Abstract

It is of practical importance to extract and predict taxi hotspots in urban traffic networks. However, the extraction of taxi hotspot is generally influenced by multiple sources of dependence, which has not been well recognized in the existing literature. This study aims to investigate how the integration of clustering models and deep learning approaches can learn and extract the network-wide taxi hotspots in both temporal and spatial dimensions. A density based spatiotemporal clustering algorithm with noise (DBSTCAN) was established to extract the historical taxi hotspots, which changed with time. A conditional generative adversarial network with long short-term memory structure (LSTM-CGAN) model was proposed for taxi hotspot prediction, which is capable of capturing the spatial and temporal variations of taxi hotspots simultaneously. Specifically, the DBSTCAN was applied to process the large-scaled geo-coded taxi pickup data into time-varying historical hotspot information. The proposed LSTM-CGAN model was then trained by the network-wide hotspot data. As illustrated in the numerical tests, it was found that the proposed LSTM-CGAN model provided comparable results with different model layouts and model with 4 LSTM layers in both generator and discriminator performed best. Moreover, four typical prediction approaches were selected to compare with the proposed LSTM-CGAN model.

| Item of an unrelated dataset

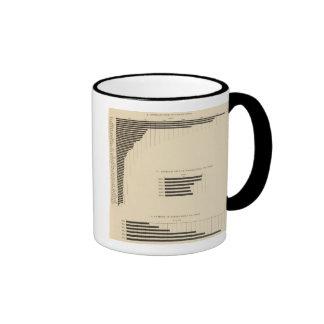 130 tamaño, no de las granjas 1850-1900 taza de café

The comparative analyses showed that the proposed LSTM-CGAN model reduced the false positive rate from 5.20% to 0.56% and the false negative rate from 63.50% to 39.93%, and improved the section consistency from 41.78% to 73.43% and the area under the curve from 0.670 to 0.969. The comparison results indicated that the proposed LSTM-CGAN model outperformed all these benchmark methods and demonstrated great potential to enable many shared mobility applications.